__Passage provided__:
◇ ◇ ◇

Volume 2, Number 46
30 May 2002

Slavery and the Mystery of Capital

Dear Friends,

I have been getting flak from my assertion in TQE #45 that exploitation was not the principal cause of the economic development of the West. So I want to clarify. I agree that some slave owners profited from their human capital, but slavery was not the principal cause, or even a major cause, of the economic development of the West. One reason is that no kind of capital is ever the major cause of economic development. The major cause is innovation, invention, and promotion of new ideas.

How do I know? Well, I don't really, but this seems to me the most likely. How would an economic historian address that question? He or she would list all the possible causes of economic prosperity, including slavery, colonialism, other exploitation, innovation, invention (and many more). Carefully examine how each coincides historically , or does not coincide, with economic prosperity.

When one does that (I repeat from TQE #45), one finds that the greatest imperialists of twenty centuries were Rome, Russia, Spain, Portugal, Ottoman Turkey, Mongolia, the Incas, the Aztecs, and the Islamic countries. None of these experienced an industrial revolution. Britain and France were also imperialists and slave holders, but to a much lesser degree. Rather, their wealth correlates more closely with inventiveness, innovation, and trade.

◇ ◇ ◇

__Provided data__:
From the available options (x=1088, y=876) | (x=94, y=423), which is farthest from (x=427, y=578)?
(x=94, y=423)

◇ ◇ ◇

__What is being asked__:
Answer these questions about the newsletter piece on slavery and economic development:
1. What does the writer name as the major cause of economic development?
2. Which two countries are described as imperialists and slave holders "to a much lesser degree"?
3. What date appears on the issue?

__Answer to the task__:
1. Innovation, invention, and promotion of new ideas.
2. Britain and France.
3. 30 May 2002.